Ce texte nous aide à voir comment on peut voir ou toucher Dieu, selon le Sermon 117, mais sans le comprendre. Un comprehendere de Dieu équivaudrait à une vision (comme chez les Grecs, la raison est généralement comprise comme une faculté de vision chez Augustin49) telle que rien de Dieu n’échapperait à l’attention de celui qui le voit ou lorsque ses limites (fines) peuvent être définies. Il est évident que personne ne peut soutenir cela à propos de Dieu. Cette notion de compréhension (comme comprehendere), du moins telle qu’elle est présentée dans la Lettre 147, dans un passage que Thomas citera d’ailleurs dans sa Somme théologique50, évoque dans le latin d’Augustin une maîtrise parfaite de quelque chose, comme celle qui pouvait être tentée par les philosophes dont Augustin aime dénoncer la superbe. Pour Augustin, et pas seulement pour lui, j’en suis sûr, nous ne pouvons pas saisir par la pensée la réalité pleine et entière de Dieu avec nos concepts, nous pouvons seulement le toucher, doucement, ou l’atteindre par un mouvement de notre esprit, un toucher qu’il peut néanmoins aussi appeler une cognitio et un moment d’intelligence (d’intellegere, qui est moins totalisant dans le latin d’Augustin que comprehendere).

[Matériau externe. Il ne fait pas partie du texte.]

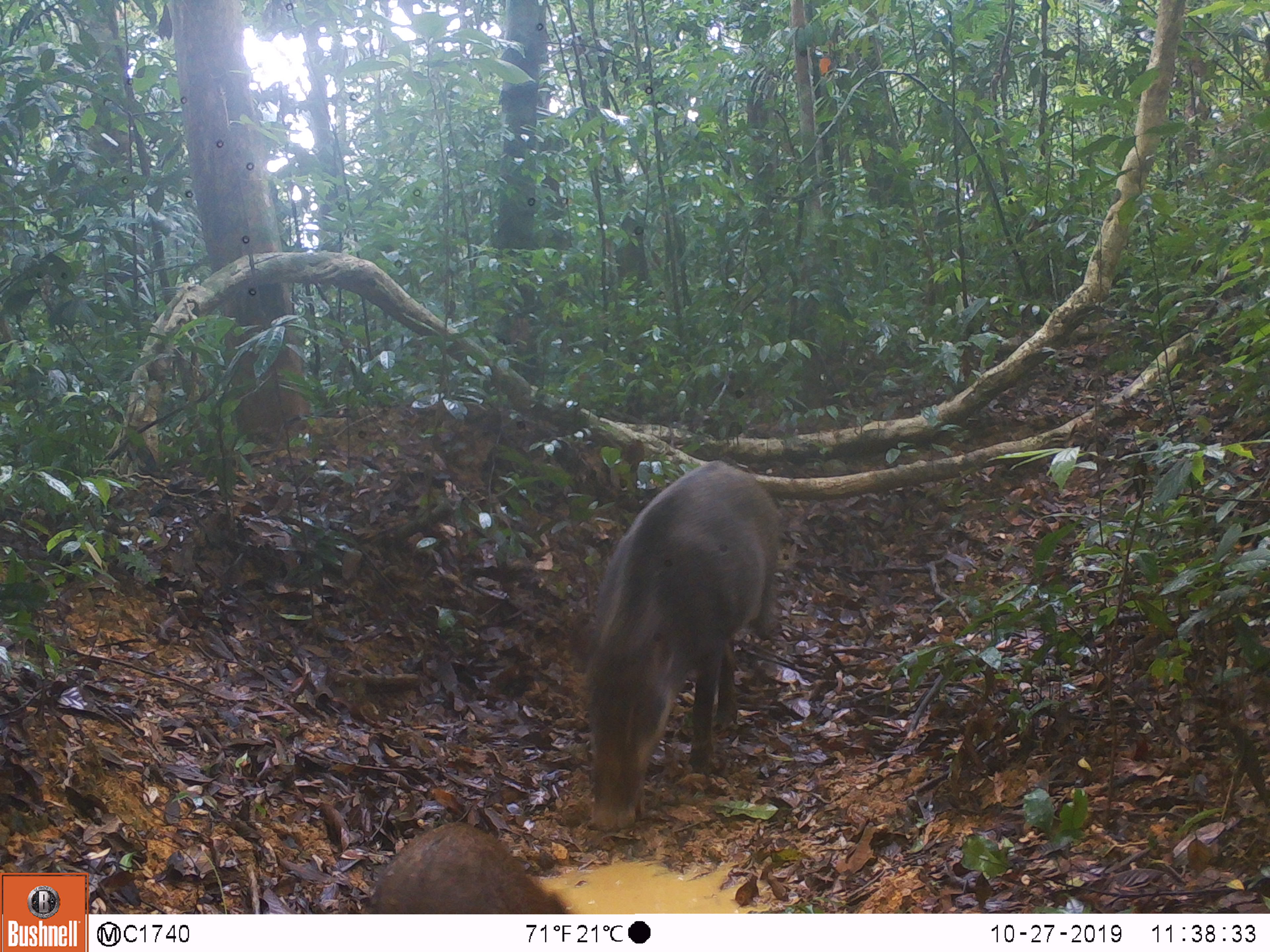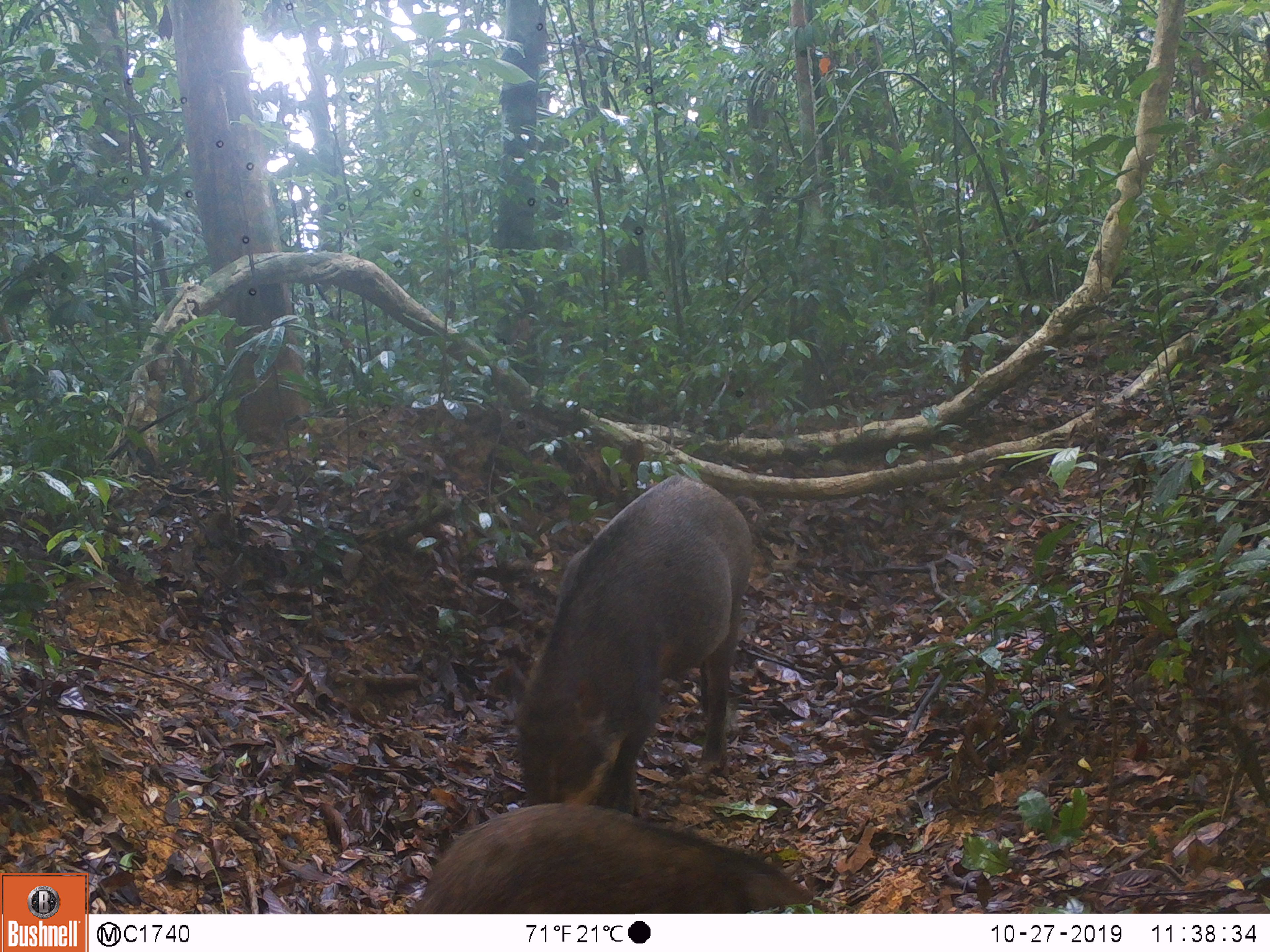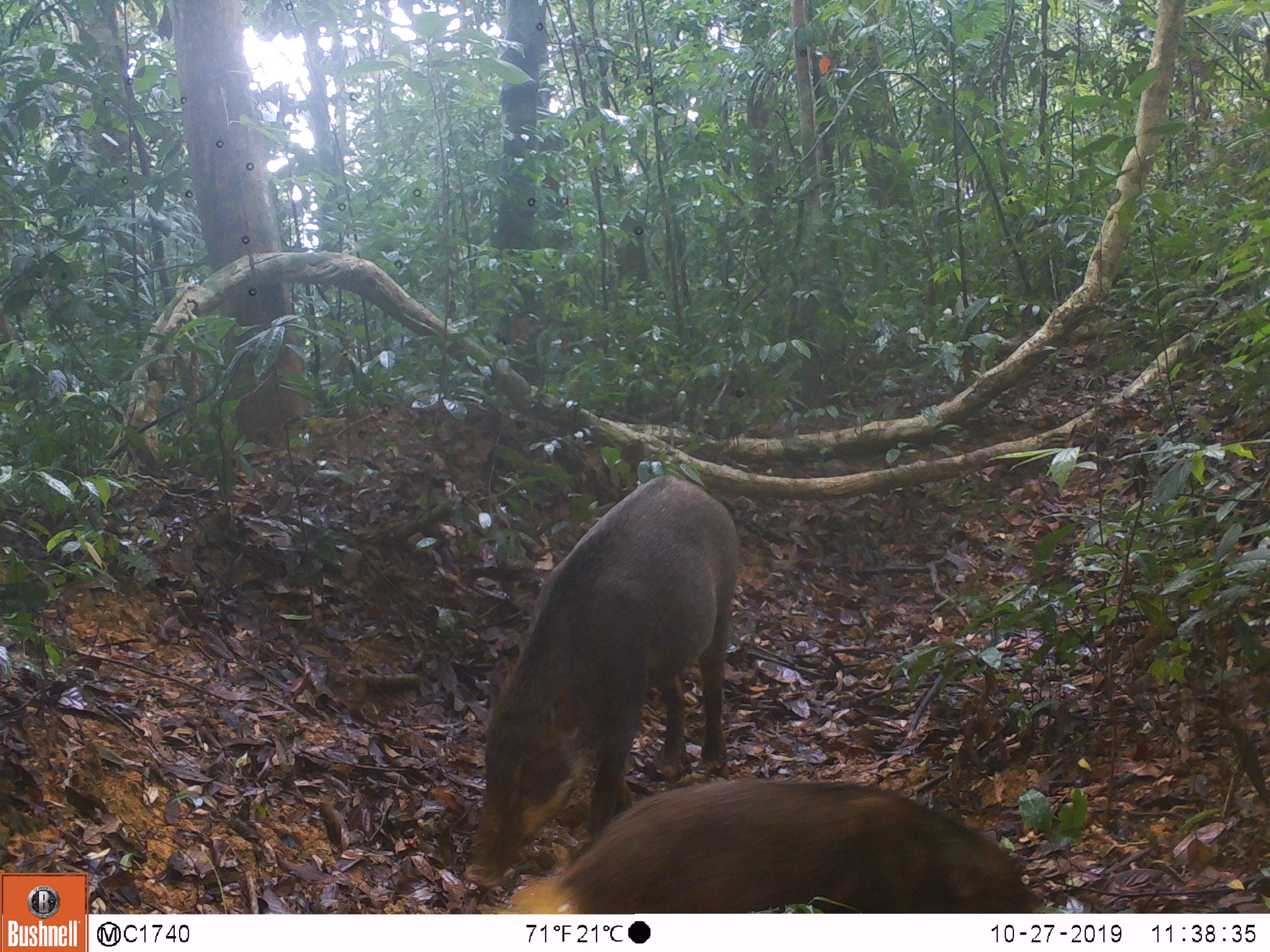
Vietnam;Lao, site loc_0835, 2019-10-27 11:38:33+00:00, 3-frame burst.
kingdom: Animalia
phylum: Chordata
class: Mammalia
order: Artiodactyla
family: Suidae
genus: Sus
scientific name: Sus scrofa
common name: eurasian wild pig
Eurasian wild pig (Sus scrofa). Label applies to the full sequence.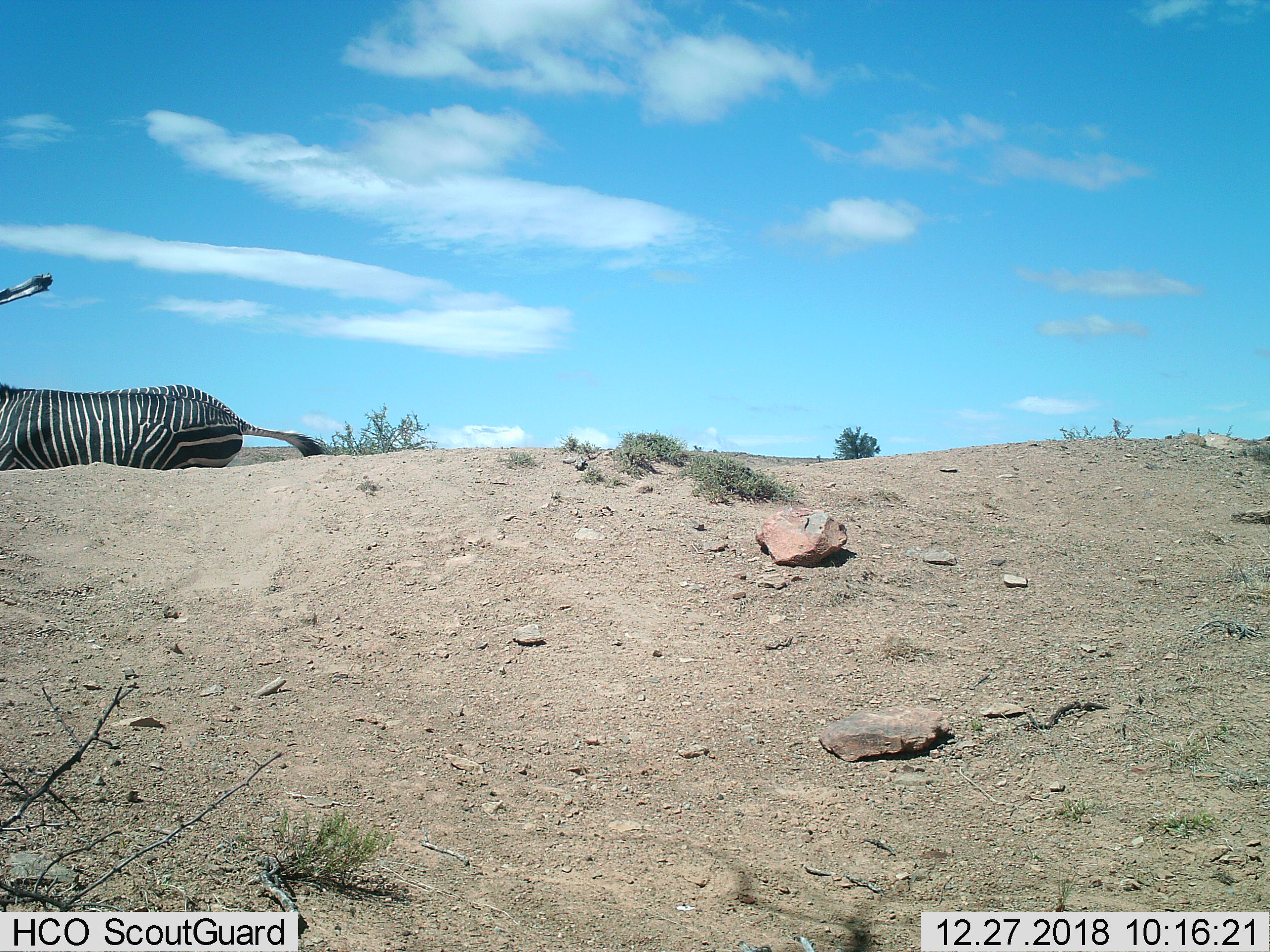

5. Atteindre Dieu dans la compréhension d’aujourd’hui
En évoquant l’idée d’un toucher de Dieu, Augustin se tient dans la tradition (néo)platonicienne pour laquelle la tâche de la philosophie ou de la religion (il n’y a pas vraiment de différence entre les deux51, car l’Évangile chrétien n’est pour lui rien d’autre que la vraie philosophie, comme y insistent les premières lignes de son De vera religione52) est de nous unir à la réalité supérieure53.
Si je ne fais pas erreur (ce qui n’est sans doute pas difficile s’agissant de Dieu), l’idée selon laquelle nous serions, d’une certaine manière, capables de « toucher » [à] Dieu et d’être uni à lui, même de façon très fugitive, sera peut-être jugée de manière plus problématique dans le climat nominaliste d’aujourd’hui, du moins pour ce qui est du croyant moyen durant sa vie terrestre. Cette idée platonisante d’une expérience directe du divin, qui se trouve bien sûr à la racine de la visio beatifica (et même des formes les plus usuelles de bonheur compris comme « extase », dont regorge la culture populaire), a perdu de son évidence en cette ère de la rationalité scientifique où l’expérience se limite prétendument aux données vérifiables dans l’espace-temps. Elle n’a pas pour autant complètement disparu. Outre ses rémanences dans la représentation que l’on se fait communément du bonheur, spontanément associé à la vision de quelque spectacle sublime et toujours jubilatoire, certains prétendent avoir fait une expérience surnaturelle du divin54. Hélas ! je ne peux prétendre faire partie de ces heureux élus que je ne peux qu’envier. J’avouerai qu’il m’arrive parfois de considérer avec quelque suspicion ces prétentions : comment savoir si ces expériences d’un contact direct avec la réalité divine ne sont pas une affaire d’autosuggestion, nonobstant la sincérité réelle de ceux qui affirment en avoir fait l’expérience ? Cette idée d’une expérience directe du divin n’en reste pas moins très présente dans quelques-unes des plus influentes philosophies de la religion aujourd’hui. Je pense en particulier au grand historien des religions Robert Bellah, qui associe volontiers le noyau de la religion à ce qu’il appelle une expérience d’union (unitive experience)55, ou à Charles Taylor qui comprend l’expérience religieuse comme réponse à un appel direct de Dieu56. C’est en ce sens que la religion est pour lui une expérience « transformatrice » au sens plein du terme.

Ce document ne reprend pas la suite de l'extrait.